Two top settler leaders accuse Trump of ‘scamming’ Israel with peace plan

Yesha Council head and colleague claim Washington trying to use its support for annexation to force Israel into agreeing to Palestinian statehood, which they oppose

Jacob Magid is the settlements correspondent for The Times of Israel.

Yesha Council chairman David Elhayani (L) and Samaria Regional Council chairman Yossi Dagan. (Flash90)
Yesha Council chairman David Elhayani (L) and Samaria Regional Council chairman Yossi Dagan. (Flash90)

Two senior settler leaders on Thursday lashed out at the Trump administration for seeking to “scam” Israel with its peace plan.

“Representatives of the US government are [trying to] sell Plan A under the guise of Plan B. There is no greater scam than this,” Yesha settlement umbrella council chairman David Elhayani told the Ynet news site, claiming that Washington is trying to use its support for annexation to force Israel to agree to the formation of a Palestinian state.

It is unclear why Elhayani spoke of two separate plans when both US support for Israeli annexation and the establishment of a non-contiguous Palestinian state — if it meets a host of requirements — are part of the single Trump peace plan.

US Ambassador David Friedman said Wednesday that the US was prepared to recognize Israeli annexation within weeks.

In an interview with the pro-Likud Israel Hayom daily published Wednesday, Friedman said that it is up to Israel to decide whether it wants to move forward with annexing settlements but that if it does, Washington will recognize the move.

US Ambassador to Israel David Friedman (4th from right) tours the Efrat settlement with settler leaders on February 20, 2020. (Courtesy)

But Elhayani was not impressed.

“Not for nothing is Ambassador Friedman not talking about [Israel accepting] a Palestinian state, but instead the ‘Trump plan.’ He knows that specifying this fact will cause public opposition,” Elhayani told Ynet.

“We will not agree to the establishment of a Palestinian state as part of the process of [enacting Israeli] sovereignty [in the West Bank]. Sovereignty is important to Israel’s security, but it is not worth damaging even a centimeter of the State of Israel and establishing a terror state in the heartland of the country,” added Samaria Regional Council chairman Yossi Dagan.

Ultimately, settler leaders will have to reconcile with the recently inked unity deal between Prime Minister Benjamin Netanyahu and Blue and White chairman Gantz, which allows the Likud leader to begin advancing legislation on annexation — but within the context of the Trump plan and its envisioning of the establishment of a semi-autonomous Palestinian state — starting on July 1.

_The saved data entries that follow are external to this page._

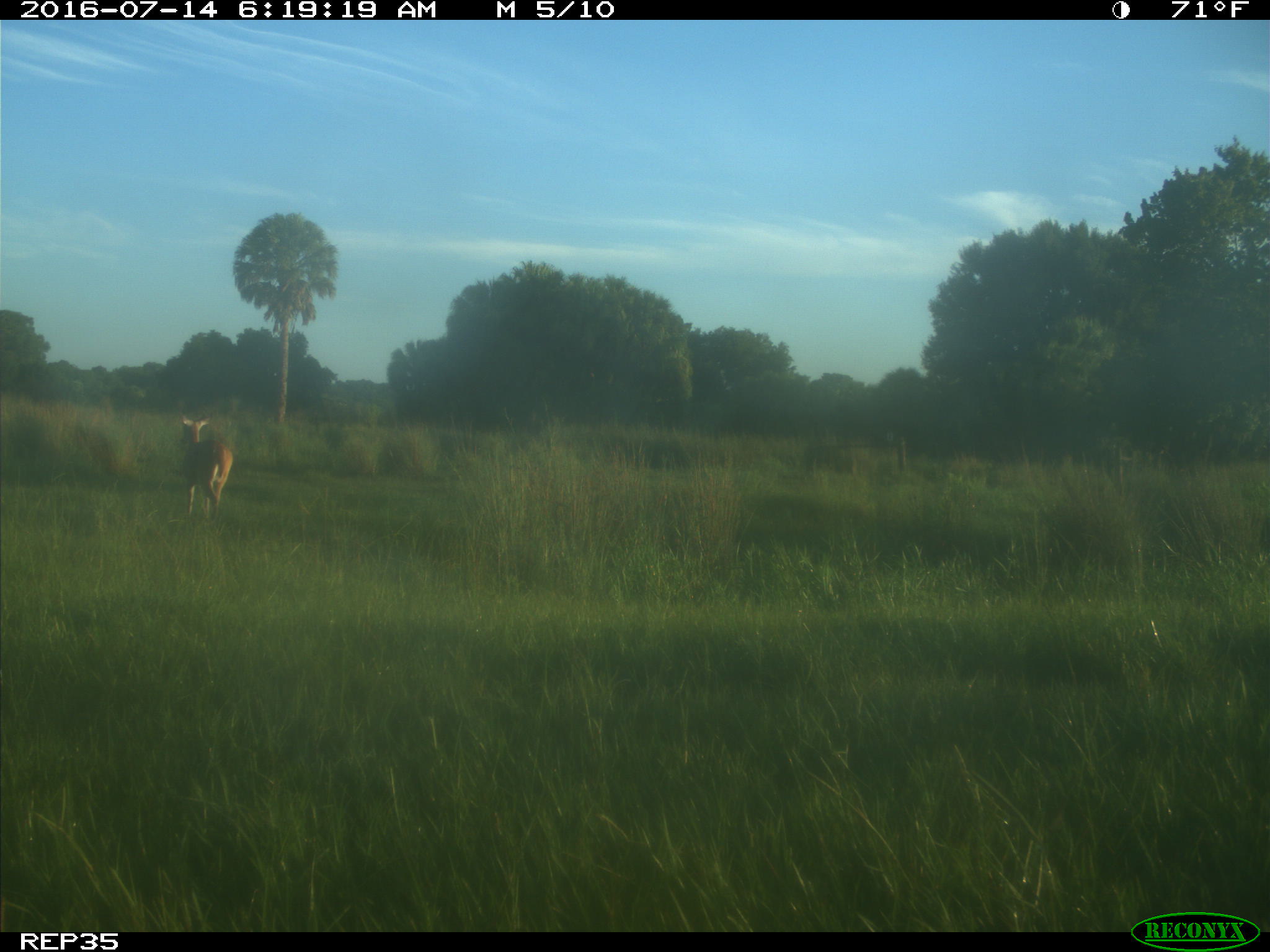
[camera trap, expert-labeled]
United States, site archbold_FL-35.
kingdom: Animalia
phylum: Chordata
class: Mammalia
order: Artiodactyla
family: Cervidae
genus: Odocoileus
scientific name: Odocoileus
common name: deer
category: unidentified deer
Unidentified deer (deer) (Odocoileus).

Several of the 24 Israeli mayors of West Bank towns have expressed willingness to accept the Trump plan. In a statement responding to the Friedman interview, Efrat Mayor Oded Revivi called on his fellow settler leaders to exercise the “courage… to say yes [to the Trump plan], despite the conditions and challenges posed by this agreement, and to enact Israeli law in Judea and Samaria. In my opinion, this is a formative time, and we must not miss the opportunity to change a generation.”

Prime Minister Benjamin Netanyahu. left, US Ambassador to Israel David Friedman, center, and Tourism Minister Yariv Levin during a meeting to discuss mapping extension of Israeli sovereignty to areas of the West Bank, held in the Ariel settlement, February 24, 2020. (David Azagury/US Embassy Jerusalem)

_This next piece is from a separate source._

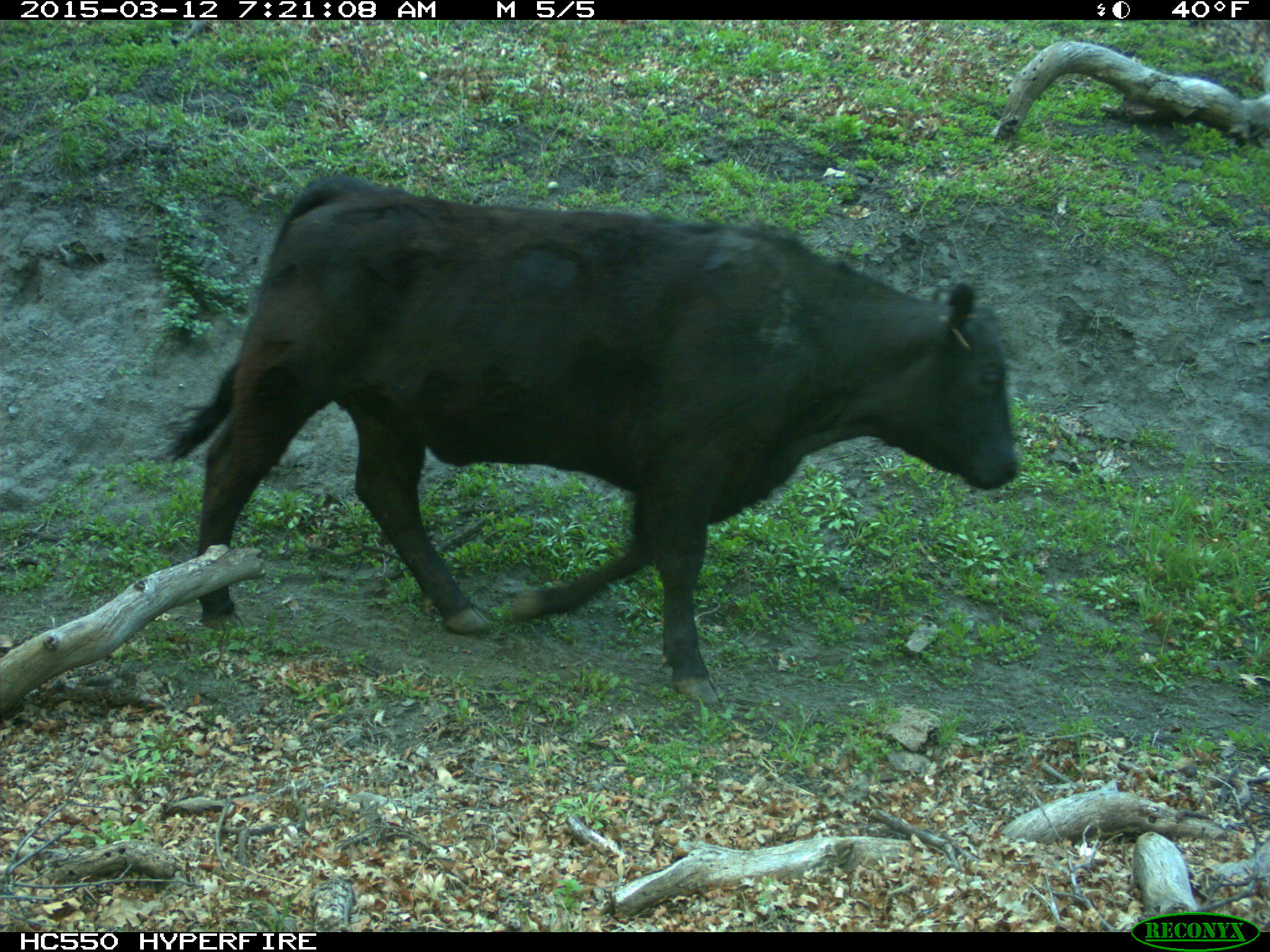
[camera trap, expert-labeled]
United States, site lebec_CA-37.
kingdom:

US Secretary of State Mike Pompeo will visit Israel next week and meet with Prime Minister Benjamin Netanyahu and Blue and White party chief Benny Gantz, several Hebrew media outlets reported Wednesday, speculating that the top American diplomat will use the opportunity to further bilateral cooperation on annexation.

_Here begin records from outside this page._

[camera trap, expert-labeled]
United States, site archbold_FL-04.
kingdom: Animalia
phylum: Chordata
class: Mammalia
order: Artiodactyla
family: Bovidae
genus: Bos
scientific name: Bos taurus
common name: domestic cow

There was no official confirmation of the reports, though Pompeo told reporters he would soon make a travel-related announcement when asked about plans to visit Israel.

According to the proposed Trump plan, the US will recognize an Israeli application of sovereignty over parts of the West Bank following the completion of a survey conducted by a joint US-Israel mapping committee and Israel’s acceptance of both a four-year freeze of the areas earmarked for a future Palestinian state and a commitment to negotiate with the Palestinians based on the terms of Trump’s peace deal.

The Palestinian Authority and much of the international community have rejected the plan. Senior officials in the European Union and United Nations have warned Israel against the intention to annex parts of the West Bank, with EU foreign policy chief Josep Borrell saying that such a move “would constitute a serious violation of international law.”